**Stated exercise 1:**
In the AVR VGA post, what visible resolution do the adjusted timings give on screen?
**Stated exercise 2:**
Please carry on the AVR VGA post from the point where it stops.

**Text:**
## Start

Electronic – Why doesn’t the VGA implementation using an AVR microcontroller work

assemblyatmega328pavrmicrocontrollervga

Problem

I'm trying to generate the appropriate signal output for interfacing an AVR ATmega328P microcontroller with an LCD monitor, via the VGA specification. The VGA specification I am trying to meet is the industry standard 640*480 with 60 Hz frame refresh rate (1).

Background information

The AVR is operating at a frequency of 20 MHz which is short of the VGA pixel clock frequency of 25.175 MHz. However, I believed, having considered similar projects online (2), that through some manipulation of the number of clocks per region, I could meet the timings stipulated in the VGA specification. My adjusted timings for both the vertical and horizontal specification can be found below:

Vertical timing (frame)

Visible area: 15.24 ms, 480 lines (304800 clk cycles @ 20 MHz)
Front porch: 0.3175 ms, 10 lines (6350 clk cycles @ 20 MHz)
Sync pulse: 0.0635 ms, 2 lines (1270 clk cycles @ 20 MHz)
Back porch: 1.04775 ms, 33 lines (20955 clk cycles @ 20 MHz)
Whole frame: 16.66875 ms, 525 lines (333375 cycles @ 20 MHz)

Horizontal timing (line)

Visible area: 25.45 us, 508 pixels (508 clk cycles @ 20 MHz)
Front porch: 0.65 us, 13 pixels (13 clk cycles @ 20 MHz)
Sync pulse: 3.8 us, 76 pixels (76 clk cycles @ 20 MHz)
Back porch: 1.9 us, 38 pixels (38 clk cycles @ 20 MHz)
Whole line: 31.75 us, 635 pixels (635 clk cycles @ 20 MHz)

Based upon these timings, the frame refresh rate is 59.9925 Hz. The visible region on screen has a resolution of 508*480 in contrast to the 640*480 of the specification.

I am aware that at a clock frequency of 20 MHz the timings can not be met precisely, but if you compare my timings with the actual specification (3), the timings are very close.
The software I wrote to generate these outputs has been written in AVR assembler, this allows me count the number of clock cycles for each region, and can be found just below this paragraph. The software will indefinitely output a red frame on screen.
An image of the schematic for the hardware implementation can be found below the code.

;
; VGA_INTERFACE.asm
;
; Outputs the required signals with the correct timings for VGA output to a monitor.
;
;
;
; Created: 13/02/2018 
; Author : Tom
;









; COMPILER SETTINGS
.INCLUDE "M328pDEF.INC"


; INTERRUPT VECTORS
.org 0      ; defines absolute address for interrupt vector




; ****************************************************************************************
; **** IO PORT D SETUP
; ****************************************************************************************

    ; ddrd pin I/O direction configured

    sbi ddrd,0  ; RED BIT 0             
    sbi ddrd,1  ; RED BIT 1             
    sbi ddrd,2  ; GRN BIT 0
    sbi ddrd,3  ; GRN BIT 1
    sbi ddrd,4  ; BLU BIT 0
    sbi ddrd,5  ; BLU BIT 1
    sbi ddrd,6  ; HORIZONTAL SYNC       
    sbi ddrd,7  ; VERTICAL SYNC          



    ldi r20, 0xC0
    out portd, r20      ; clears the RGB bits and sets the sync pulses high





; ****************************************************************************************
; **** STARTUP SEQUENCE
; ****************************************************************************************

; INITIALIZE STACK POINTER

    ldi r16,low(ramend)     ; loads the lower byte of top stack address into register 16 
    out spl,r16             ; stack pointer lower byte is set to lower byte of the top 
                            ; stack address stored in register 16

    ldi r16,high(ramend)    ; loads the upper byte of top stack address into register 16
    out sph,r16             ; stack pointer upper byte is set to upper byte of the top 
                            ; stack address stored in register 16






; main program loop
main:



V_LOOP:

; ****************************************************************************************
; **** VERTICAL LOOP - BEGIN
; ****************************************************************************************


; **** V-SYNC DRIVE LOW (2 lines, 1,270 cycles)

## End

**Stored rows:**
## Start

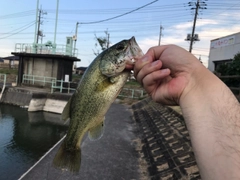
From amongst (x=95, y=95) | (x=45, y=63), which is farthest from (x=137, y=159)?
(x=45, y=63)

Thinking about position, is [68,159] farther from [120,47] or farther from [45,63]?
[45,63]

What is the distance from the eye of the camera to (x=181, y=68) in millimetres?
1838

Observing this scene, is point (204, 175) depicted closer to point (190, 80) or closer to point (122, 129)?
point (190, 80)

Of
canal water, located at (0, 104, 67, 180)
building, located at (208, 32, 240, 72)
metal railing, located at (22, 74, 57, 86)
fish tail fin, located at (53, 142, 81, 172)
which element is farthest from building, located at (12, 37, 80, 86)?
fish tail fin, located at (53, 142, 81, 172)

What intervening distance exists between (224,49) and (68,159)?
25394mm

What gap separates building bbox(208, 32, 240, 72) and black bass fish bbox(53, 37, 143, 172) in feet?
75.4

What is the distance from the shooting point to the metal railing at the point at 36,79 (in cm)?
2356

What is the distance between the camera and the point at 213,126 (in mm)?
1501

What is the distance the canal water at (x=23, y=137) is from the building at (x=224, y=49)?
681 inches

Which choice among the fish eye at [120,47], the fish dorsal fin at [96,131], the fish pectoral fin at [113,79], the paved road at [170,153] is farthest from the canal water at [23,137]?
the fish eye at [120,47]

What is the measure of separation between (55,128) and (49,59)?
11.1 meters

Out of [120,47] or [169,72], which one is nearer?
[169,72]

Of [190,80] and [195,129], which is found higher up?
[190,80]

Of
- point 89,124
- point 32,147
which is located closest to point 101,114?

## End
## Start

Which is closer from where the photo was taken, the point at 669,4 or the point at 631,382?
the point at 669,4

## End

**Reply 1:**
508*480

**Reply 2:**
    cbi portd,7     ;2 drives v-sync active low 


; ========================================================================================
    ; Delay 1268 cycles
    ldi  r18, 2
    ldi  r19, 165
L1: dec  r19
    brne L1
    dec  r18
    brne L1
; ========================================================================================


    sbi portd,7     ;2 drives v-sync high 









; **** VERTICAL BACK PORCH (33 lines, 20955 cycles)

    ; **NOTE: Only 20951 cycles required to be wasted as 4 cycles are used by Horizontal 
    ; loop. 2 are used when setting max loop value in r16 and r17. A further 2 are used 
    ; setting horizontal sync active low.


; ========================================================================================
    ; Delay 20951 cycles
    ldi  r18, 28
    ldi  r19, 52
L2: dec  r19
    brne L2
    dec  r18
    brne L2
    rjmp PC+1
; ========================================================================================









; ****************************************************************************************
; **** HORIZONTAL LOOP - BEGIN (LOOPS 480 times)
; ****************************************************************************************


    ldi r16,low(480)        ;1 holds LSB of loop value
    ldi r17,high(480)       ;1 hold MSB of loop value




H_LOOP:


; **** H-SYNC DRIVE LOW (76 cycles)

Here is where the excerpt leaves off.